Texto proporcionado →
++++

Figuraciones Mías
Por: Neftalí Coria
El primer día de clases a la hora de la salida, no vi a mi pariente para volver juntos en el camión Santa María y después transbordar en el Centro y en la parada de la Plaza de Armas tomar el Directo para bajarnos en la tienda “Los Pingüinos" sobre el Acueducto, o nos podíamos bajar en Villalongín del Santa María y caminar hasta la casa, muy cerca de la Inmaculada.
Mi hermano Noel –egresado de la misma Secundaria Técnica Industrial número sesenta– nos había explicado con una precisión y cálculo perfectos, el itinerario que debíamos seguir, pero a la salida no vi a mi primo. “En la puerta, el que salga primero, espera al otro”, habíamos dicho. Me esperé hasta que vi que en su salón –1º C– no había nadie. Lo extraño –y no recuerdo la razón–, es que él traía el dinero para el camión de ambos. Sencillamente se largó y cuando pude preguntar por él a uno de sus compañeros que estaba en la parada del camión, me dijo que ya se había ido. Imaginé a mi primo (en realidad sobrino), escaparse por egoísmo y con ello darme una lección de su apetecida superioridad. Escapó. Supe que cuando apareció en mi casa, llegó y dijo que yo me había ido a jugar con unos amigos. Tragedia para mi hermana Eva que un tiempo estuvo acompañándonos y como responsable de la improvisada casa de estudiantes.

++++

Qué debes hacer →
1. ¿Puedes repetir, del relato sobre el primer día de clases, el fragmento que empieza con "Figuraciones Mías" y sigue hasta "de la Inmaculada."?
2. ¿Concuerdan estas afirmaciones con el relato sobre el primer día de clases? Contesta sí o no a cada una y cita las palabras del relato que lo deciden.
(a) Noel egresó de la misma secundaria a la que asisten el narrador y su primo.
(b) El narrador llevaba el dinero para el camión de los dos.
(c) El primo esperó al narrador en la puerta a la salida.

Listado facilitado →
++++

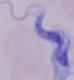 1000x magnification. A trypanosome is seen. Photomicrograph.Identify the parasite.
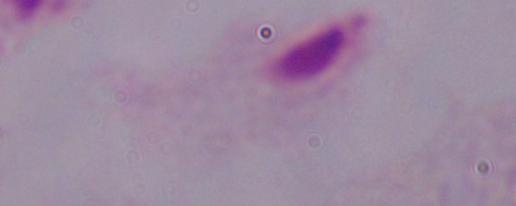

A trichomonad.

{
  "magnification": "1000x",
  "modality": "photomicrograph"
}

++++

Respuestas por tarea →
1.
Figuraciones Mías
Por: Neftalí Coria
El primer día de clases a la hora de la salida, no vi a mi pariente para volver juntos en el camión Santa María y después transbordar en el Centro y en la parada de la Plaza de Armas tomar el Directo para bajarnos en la tienda “Los Pingüinos" sobre el Acueducto, o nos podíamos bajar en Villalongín del Santa María y caminar hasta la casa, muy cerca de la Inmaculada.

2.
(a) Sí: "egresado de la misma Secundaria Técnica Industrial número sesenta".
(b) No: "él traía el dinero para el camión de ambos".
(c) No: "Sencillamente se largó".